The loss function of logistic regression is the logistic loss, and the loss function of SVM is hinge loss: Eight, code example
Import NumPy as NP
import Matplotlib.pyplot from
sklearn import SVM
Np.random.seed (8) # Guaranteed Random Uniqueness
# linear divide:
array = np.random.randn (20,2)
X = np.r_[array-[3,3],array+[3,3]]
y = [0]*20+[1]*20
print x[0]< C6/>print x[20]
print y
[ -2.90879528-1.90871727]
[3.09120472 4.09128273]
[0, 0, 0, 0, 0, 0, 0, 0, 0, 0, 0, 0, 0, 0, 0, 0, 0, 0, 0, 0, 1, 1, 1, 1, 1, 1, 1, 1, 1, 1, 1, 1, 1, 1, 1, 1
# build SVM model
CLF = SVM. SVC (kernel= ' linear ')
clf.fit (x, y)
SVC (c=1.0, cache_size=200, Class_weight=none, coef0=0.0,
Decision_function_shape=none, degree=3, gamma= ' auto ', Kernel= ' linear ',
max_iter=-1, Probability=false, Random_state=none, Shrinking=true,
tol=0.001, verbose= False)
X1_min, X1_max = X[:,0].min (), X[:,0].max (),
x2_min, X2_max = X[:,1].min (), X[:,1].max (),
xx1, xx2 = Np.meshgrid ( Np.linspace (X1_min, X1_max), Np.linspace (X2_min, X2_max))
# get vector w : w_0x_1+w_1x_2+b=0
w = clf.coef_[0]
f = w[0]*xx1 + w[1]*xx2 + clf.intercept_[0]+1 # plus 1 to draw-1 contour [ -1,0,1] + 1 = [0,1,2]
plt.contour (xx1, XX2, F, [0,1,2], colors = ' R ') # draws a delimited hyper-plane, H1, H2
plt.scatter (x[:,0],x[:,1],c=y,cmap=plt.cm.paired)
Plt.scatter ( Clf.support_vectors_[:,0],clf.support_vectors_[:,1],color= ' K ') # Draw support Vector point
plt.show ()
# non-linear can be divided into: from
sklearn import datasets
# load Data
iris = Datasets.load_iris ()
X = iris.data
y = iris.target
print Iris.target_names
[' Setosa ' versicolor ' virginica ']
From sklearn.model_selection import Train_test_split
X_train, X_test, y_train, y_test = Train_test_split (X, Y, TEST_SIZE=1/3.) # Split training set and test set
From sklearn.preprocessing import Standardscaler # normalization
scaler = Standardscaler ()
x_train_std = Scaler.fit_ Transform (x_train)
x_test_std = Scaler.transform (x_test)
From Sklearn.grid_search import GRIDSEARCHCV
# Cross-validation, adjustment parameters
Param_grid = {' C ': [1e1,1e2,1e3, 5e3,1e4,5e4],
' gamma ': [0.0001,0.0008,0.0005,0.008,0.005,]}
CLF = GRIDSEARCHCV (SVM. SVC (kernel= ' RBF ', class_weight= ' balanced '), param_grid,cv=10)
CLF = Clf.fit (x_train_std,y_train)
Print Clf.best_estimator_
SVC (c=10.0, cache_size=200, class_weight= ' balanced ', coef0=0.0, Decision_function_shape=none, degree=3,
gamma= 0.005, kernel= ' RBF ',
max_iter=-1, Probability=false, Random_state=none, Shrinking=true,
tol=0.001, verbose =false)
Clf.score (X_test_std,y_test)
1.0
y_pred = Clf.predict (X_TEST_STD)
From sklearn.metrics import classification_report from
sklearn.metrics import Confusion_matrix
Print (Classification_report (y_test,y_pred,target_names=iris.target_names))
print (Confusion_matrix (y_test,y _pred,labels=range (Iris.target_names.shape[0]))
Precision Recall F1-score Support Setosa 1.00 1.00 1.00 R 1.00 1.00 1.00 virginica 1.00 1.00 1.00 1.00 avg/total
1.00 1.00 # Recall indicates a recall rate = # (True positive)/(# (True positive) + # (False negative)), indicating how much of the sample is predicted correctly.
# Precision indicates the accuracy rate = # (True positive)/(# (True positive) + # (False negative)), which indicates how much of the sample predicted to be positive is the true positive sample. # F1-score (F1 indicator) indicates that the recall rate and the accuracy rate of two indicators of the harmonic average, recall and accuracy of the closer, the higher the F1 indicator.
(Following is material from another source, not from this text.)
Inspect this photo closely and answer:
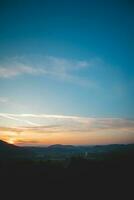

F1 = 2/(1/recall + 1/precision).
A learning model with too much recall and a precise gap in accuracy often does not have enough practical value. [[18 0 0] [0 17 0] [0 0 15]] The ordinate indicates who is predicted, the horizontal axis of the standard is who.
The larger the diagonal value, the better the predictive power.